A native of southern India, ajowan is also grown in Afghanistan, Pakistan, Iran and Egypt and is related to caraway and cumin, even though its taste is quite different. Referred to sometimes as "lovage", "ajwain" or "carom" in India. Use in recipes for savory dishes; goes especially well with fish. The seeds are also added to curries and breads.

Asafoetida

Native to southwestern Asia, i.e., Iran, Afghanistan, India and Pakistan, asafoetida (also spelled asafetida) is a dried resin-like substance obtained from the rhizomes of several species of ferula, or giant fennel. The entire plant emits a distinctive smell. In powder form, asafoetida has a strong, unpleasant smell, similar to pickled garlic, but is used in Indian and Arab cuisines to enhance the flavor of some dishes.

Fenugreek

Fenugreek has grown in the Mediterranean region and Western and Southern Asia from earliest times to the present. The name comes from the Latin -meaning "Greek hay." The seeds have a faint curry flavor and a bitter, peppery aftertaste. Fenugreek is used in Indian curries. Curries for lamb and beef absolutely require fenugreek for balance. In the Middle East, it is ground to a paste for vegetable dishes, and used in sweet, halvah.

Nigella

The culinary nigella plant is native to Western Asia, the Middle East and Southern Europe. It is grown primarily in India, where it is used extensively in the cuisine of all regions. It is used in many spice mixtures of the area. The nigella seeds are very small, black in color with a lightly aromatic, peppery flavor. It can be used as a pepper substitute. Add to buttered vegetables (cabbage or zucchini) to give them an exotic flavor and crunchy texture. Rub seeds into steak before grilling. Also used to season bread in the Middle East.

Sumac

Sumac is a non-poisonous red berry that gives a distinctive tangy lemon flavor to chicken, grilled meat, yogurt sauces and Middle Eastern bread salad.
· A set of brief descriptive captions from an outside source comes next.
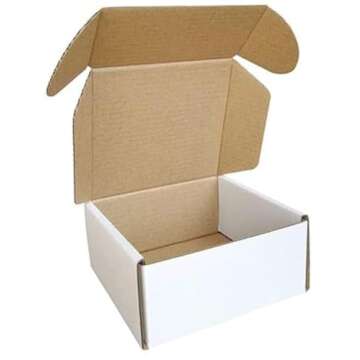 CH-BOX 50 Pack 4x4x2'' Small Shipping Boxes, Corrugated Cardboard Mailers for Business, White (CM442...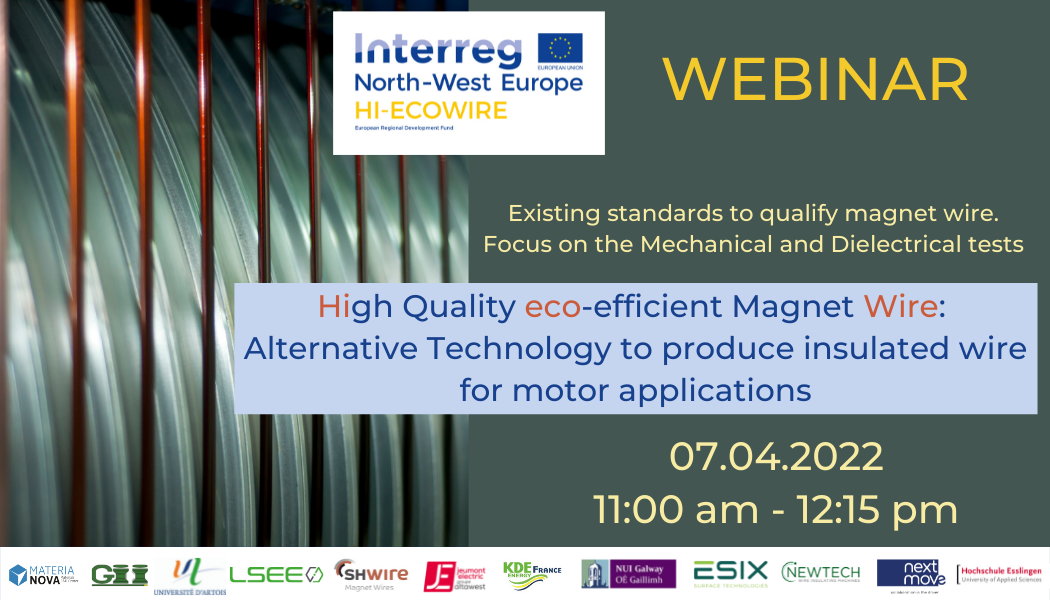 HI-ECOWIRE Webinar – High Quality eco-efficient Magnet Wire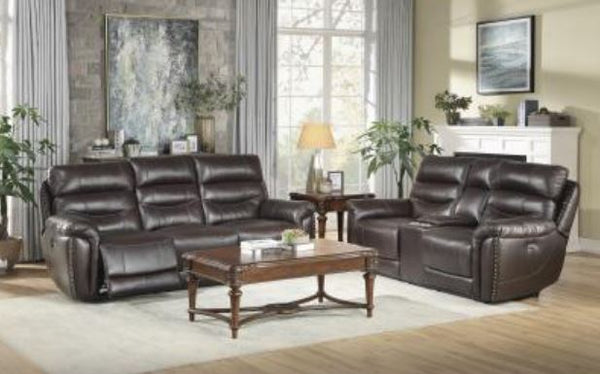 Napoli Power Double Reclining Sofa with Power Headrests and USB Ports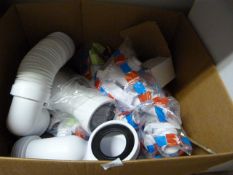 *Box containing Assorted McAlpine Pipe & Waste Fittings - Flexible Toilet Connectors etc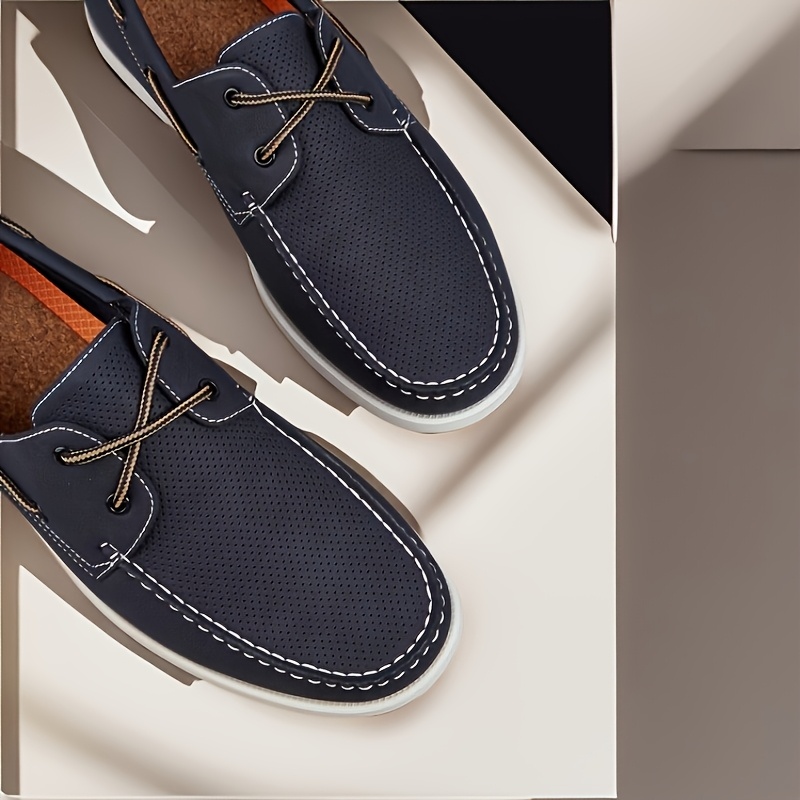 2025 New Gift Men's Ankle Strap Boat Shoes Loafers Business Casual Multi-Scene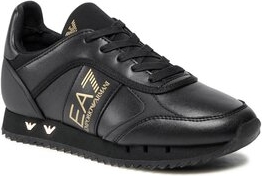 Czarne buty sportowe Emporio Armani w sportowym stylu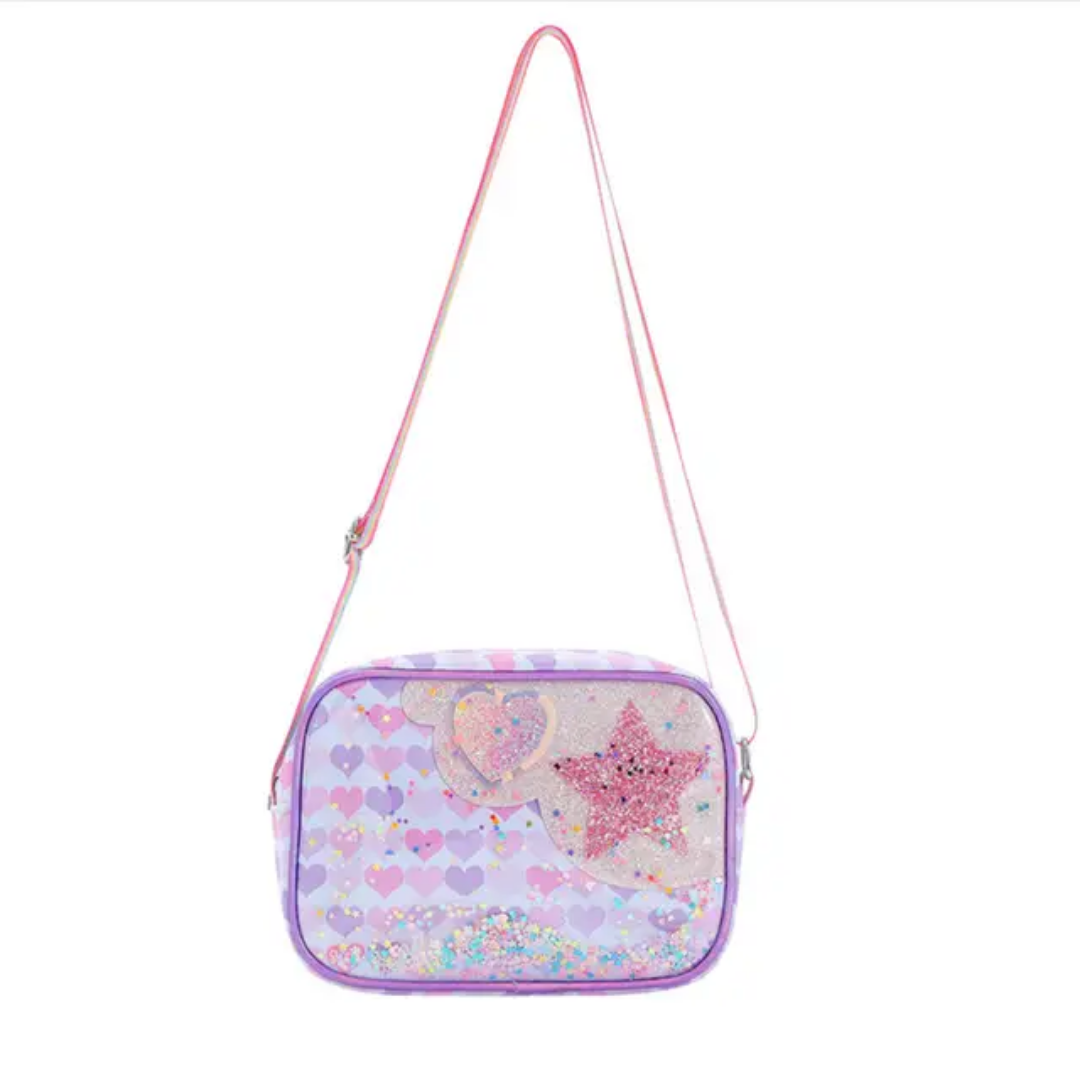 Rectangle Star Cross Body Bag with Strap 18*6*14- 118803 6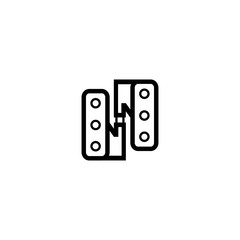 hinge icon vector design logo template EPS 10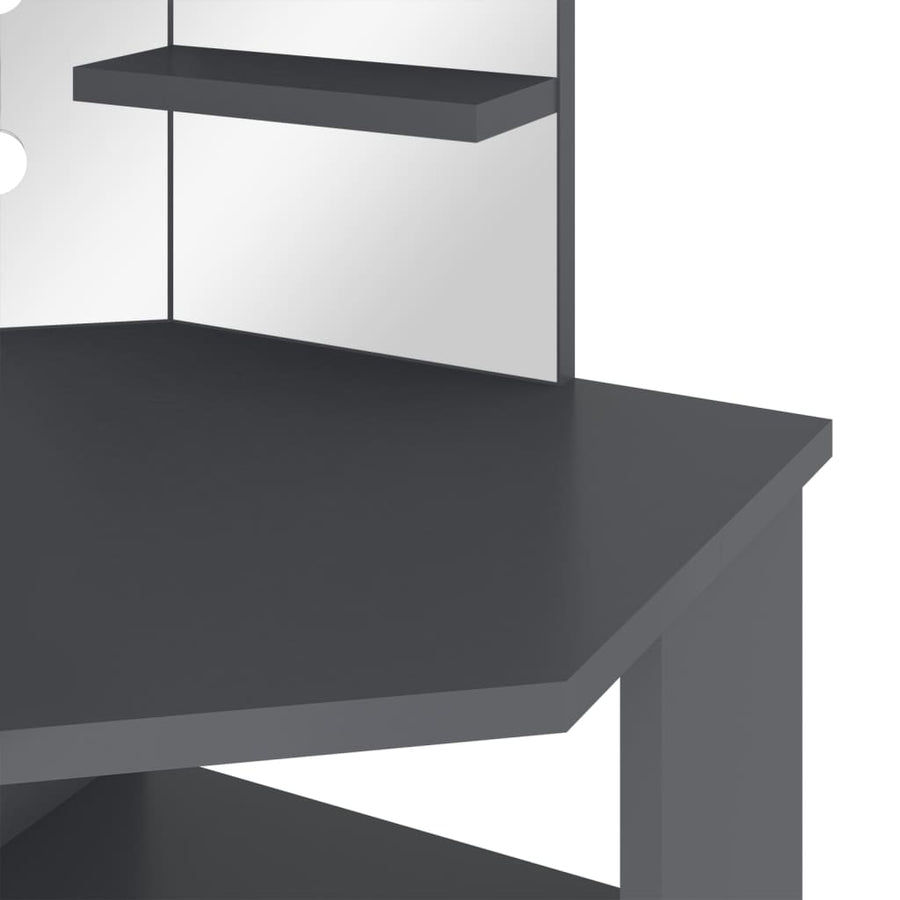 Hoekkaptafel Met Led X54X4,5 Cm Grijs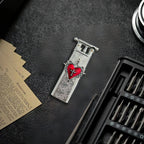The Bleeding Love Vow Lighter: metal lighter with bleeding Love Vow Lighter.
The berries were used by the Romans before lemons reached Europe. The Lebanese and Syrians sprinkle sumac on fish; the Iraqis and Turks add it to salads; and the Iranians and Georgians season kebabs with it.

Grains of Paradise

Grains of Paradise is indigenous to the coast of West Africa and is also known as Melagueta pepper and is related to cardamom. These tiny grains have a hot and peppery taste but have the aroma of cardamom. They were used in the past to spice wine and beer (Sam Adams now makes a wheat ale with Grains of Paradise). Today, Grains of Paradise appear almost exclusively in West African cooking. They are one of the components of raz-el-hanout and are also excellent in mulled wine, with potatoes and eggplants, and in braised lamb recipes.